Hasta que ella se acercó al descampado no entendíamos porque las niñas no jugaban al fútbol como nosotros, porque no les divertía tirarse piedras o huevos, liarse a palazos entre ellas, escalar un muro, hurgarse el sexo en público por debajo del pantalón. Tal era la sabiduría de esta niña, hablaba de tal manera sobre asuntos que en nuestras pueriles mentes no tenían cabida, que uno de nosotros un día no pudo reprimir abrir su corazón y declararle el arrollador amor que sentía. Craso error, ya que a partir de aquél día Mejunja no volvió a aparecer por allí, seguía yendo al colegio pero no volvió a hablar con él jamás. Seguía manteniendo una relación normal con el coso, con Afano y con Andrés, incluso hablaba conmigo aunque fuese sólo para pedirme prestada la goma de borrar. Al poco Mejunja dejó de ser Mejunja y empezó a ir con niños más mayores, a ir de paseo en la moto de los macarras profesionales del barrio, a fumar, a hacer pellas, y así lentamente fue desapareciendo. Afano decía que la había visto en tal o cual lugar, y que al menos una vez al mes se acercaba a verle al bar de su padre y a tratar de que le invitase a un cerveza.

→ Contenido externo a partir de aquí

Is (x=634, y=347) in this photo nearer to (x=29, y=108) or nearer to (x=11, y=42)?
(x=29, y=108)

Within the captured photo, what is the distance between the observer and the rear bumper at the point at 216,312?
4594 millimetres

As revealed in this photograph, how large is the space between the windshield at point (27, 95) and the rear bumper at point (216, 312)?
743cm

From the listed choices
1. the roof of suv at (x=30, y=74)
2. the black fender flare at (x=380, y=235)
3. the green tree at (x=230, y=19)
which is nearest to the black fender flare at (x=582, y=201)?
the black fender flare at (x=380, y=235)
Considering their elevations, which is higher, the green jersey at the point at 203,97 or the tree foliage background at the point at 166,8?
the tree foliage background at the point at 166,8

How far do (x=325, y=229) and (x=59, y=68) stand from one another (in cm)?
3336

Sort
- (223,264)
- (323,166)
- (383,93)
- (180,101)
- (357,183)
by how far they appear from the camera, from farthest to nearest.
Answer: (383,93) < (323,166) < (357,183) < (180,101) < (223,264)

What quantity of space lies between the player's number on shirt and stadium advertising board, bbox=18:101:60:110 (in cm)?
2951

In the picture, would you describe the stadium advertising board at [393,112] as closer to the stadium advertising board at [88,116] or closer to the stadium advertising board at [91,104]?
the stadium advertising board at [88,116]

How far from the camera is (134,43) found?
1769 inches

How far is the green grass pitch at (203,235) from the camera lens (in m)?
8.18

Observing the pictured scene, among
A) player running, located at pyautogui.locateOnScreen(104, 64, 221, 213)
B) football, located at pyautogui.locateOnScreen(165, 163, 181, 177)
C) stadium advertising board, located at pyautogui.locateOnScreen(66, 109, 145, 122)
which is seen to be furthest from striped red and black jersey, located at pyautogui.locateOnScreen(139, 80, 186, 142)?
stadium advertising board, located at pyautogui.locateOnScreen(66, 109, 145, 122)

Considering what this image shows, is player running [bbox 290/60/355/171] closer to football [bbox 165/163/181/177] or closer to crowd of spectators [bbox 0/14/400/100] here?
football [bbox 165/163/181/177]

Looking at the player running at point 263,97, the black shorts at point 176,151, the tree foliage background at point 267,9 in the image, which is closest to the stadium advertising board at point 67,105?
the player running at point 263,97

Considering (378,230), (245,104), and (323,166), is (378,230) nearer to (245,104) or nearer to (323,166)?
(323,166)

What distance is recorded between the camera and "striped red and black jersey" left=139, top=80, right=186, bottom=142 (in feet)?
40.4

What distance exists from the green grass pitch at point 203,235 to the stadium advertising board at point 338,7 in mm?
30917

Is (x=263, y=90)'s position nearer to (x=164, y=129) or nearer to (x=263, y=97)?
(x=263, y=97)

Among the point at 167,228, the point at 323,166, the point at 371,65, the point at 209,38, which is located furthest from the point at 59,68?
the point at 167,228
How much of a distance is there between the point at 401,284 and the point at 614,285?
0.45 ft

El romeo en cuestión era Irineo. Yo no quiero tirar balones fuera, no quiero decir que ella fuera la culpable del cambio de actitud del bueno de Iri, todos tenemos parte de culpa, pero me consta que él tardó mucho tiempo en olvidarla.
El otro día Andrés volvió de la boda de Irineo con la memoria de la cámara fotográfica cargadita de fotos de todas las mujeres guapas que nos habíamos perdido por cruzarnos de calle cuando éramos niños y nos encontrábamos con Iri. Tuve que ver todas y cada una de las fotos mal enfocadas de aquellas muchachas. Pero bueno Andrés ¿es que no tienes ni una foto de los novios? Le pregunté. Claro que zí, tranquilo, ejque ejtán al prinsipio y he empezau po el final. ¡Joé, cómo eres! Me eructó. En las primeras no se les podía ver bien, fotografías borrosas o apuntando a los tobillos, arte lo llamaba Andrés. Y de repente allí estaba la feliz pareja. Iri está ahora algo más calvo que la última vez que le ví, pero mantiene un porte elegante y no dudo que muchas mujeres le definan como un hombre atractivo. Ella es una preciosa mujer morena con unos inmensos ojos verdes ¡Ella es ella! Espeté. Zí, eh Mejunja otra veh, pero... ahora prefiere que la llamen Vicky.